Siphoning the Internet into your TV is just part of the adventure here
because the Netgear box comes with software that lets you connect to
BitTorrent.com.
BitTorrent is a Web site for peer-to-peer file sharing, the kind of
Internet service that sends shudders up and down the music and movie
industries. It has 150 million users, and the content is not illegal,
except once in a while.
It has thousands of movies and games, and the "Torrent" part of the name
tells you these can be delivered to your computer very fast. In
practice, that means the download is fast, but decompressing it takes
awhile. We started BitTorrent by downloading Danny Kaye's hilarious
movie "The Inspector General," based on a comedy by 19th-century
Ukrainian playwright Nikolai Gogol. The decompression took a couple of
hours.
A movie download takes up a lot of hard drive space. "The Inspector
General" took up 1.3 gigabytes, and that would be typical. A small hard
drive would be filled up pretty fast, but fortunately, most of the hard
drives on new computers have close to 100 gigabytes or more of storage.

Another way to deal with the space problem would be to offload the
movies onto a DVD. You could also save directly to DVD instead of the
hard drive if you make that the destination drive before you start the
download.
You can download TV shows as well as movies and games from BitTorrent.
Current movies and shows are usually not free and have to be downloaded
as rentals. Most games have a trial version.
The Netgear EVA8000 box keeps track of what you've watched and lets you
bookmark favorites for the entertainment of your guests. Dozens of video
categories have been pre-selected and are in the box, so to speak. When
you do searches by topic -- a name or a subject -- the box saves the
searches, and they can be brought back by selecting a keyword. This is a
great feature. And if you like one video, you can look at others
uploaded to YouTube by the same user.
You can also use the Entertainer to display photos on your TV or videos
previously stored on your PC, play Internet radio, or give you the
latest news reports by RSS (really simple syndication) feed.

> _Written task A_
Revise everything in the review from "It has thousands" down to "more of storage.", putting "classic" in place of "hilarious".
> _Written task B_
Decide whether each statement agrees with the review, answering yes or no and quoting the words that settle it: (i) BitTorrent has 150 million users; (ii) decompressing "The Inspector General" took only a few minutes; (iii) most games on BitTorrent have a trial version.
The records that come next have no connection to the review above.

> _Records provided_
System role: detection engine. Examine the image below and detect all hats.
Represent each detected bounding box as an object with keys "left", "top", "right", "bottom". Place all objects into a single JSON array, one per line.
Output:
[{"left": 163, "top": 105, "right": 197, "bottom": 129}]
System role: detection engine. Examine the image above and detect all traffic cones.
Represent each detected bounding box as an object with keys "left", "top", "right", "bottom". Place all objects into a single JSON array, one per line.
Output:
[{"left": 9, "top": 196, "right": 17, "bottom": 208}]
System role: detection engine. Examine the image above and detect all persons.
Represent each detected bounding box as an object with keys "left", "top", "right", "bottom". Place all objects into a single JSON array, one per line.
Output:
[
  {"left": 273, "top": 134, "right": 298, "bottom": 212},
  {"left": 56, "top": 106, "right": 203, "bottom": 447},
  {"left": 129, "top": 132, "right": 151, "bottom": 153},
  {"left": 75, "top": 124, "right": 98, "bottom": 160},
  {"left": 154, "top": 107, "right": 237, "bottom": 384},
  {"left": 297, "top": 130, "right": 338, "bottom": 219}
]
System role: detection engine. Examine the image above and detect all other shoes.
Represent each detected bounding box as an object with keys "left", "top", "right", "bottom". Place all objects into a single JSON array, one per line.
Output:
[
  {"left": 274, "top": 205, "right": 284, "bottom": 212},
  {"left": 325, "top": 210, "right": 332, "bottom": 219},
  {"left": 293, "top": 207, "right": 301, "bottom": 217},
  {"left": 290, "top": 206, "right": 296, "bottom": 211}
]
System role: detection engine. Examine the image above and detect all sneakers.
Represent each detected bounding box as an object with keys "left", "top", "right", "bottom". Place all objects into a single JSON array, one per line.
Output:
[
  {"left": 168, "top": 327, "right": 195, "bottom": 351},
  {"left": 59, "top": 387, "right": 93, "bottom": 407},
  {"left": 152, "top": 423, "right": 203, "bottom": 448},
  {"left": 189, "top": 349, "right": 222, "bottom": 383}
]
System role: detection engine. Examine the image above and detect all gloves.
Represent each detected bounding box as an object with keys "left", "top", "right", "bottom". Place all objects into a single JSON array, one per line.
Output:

> _Problem solution A_
It has thousands of movies and games, and the "Torrent" part of the name
tells you these can be delivered to your computer very fast. In
practice, that means the download is fast, but decompressing it takes
awhile. We started BitTorrent by downloading Danny Kaye's classic
movie "The Inspector General," based on a comedy by 19th-century
Ukrainian playwright Nikolai Gogol. The decompression took a couple of
hours.
A movie download takes up a lot of hard drive space. "The Inspector
General" took up 1.3 gigabytes, and that would be typical. A small hard
drive would be filled up pretty fast, but fortunately, most of the hard
drives on new computers have close to 100 gigabytes or more of storage.

> _Problem solution B_
(i) Yes: "It has 150 million users"
(ii) No: "The decompression took a couple of hours."
(iii) Yes: "Most games have a trial version."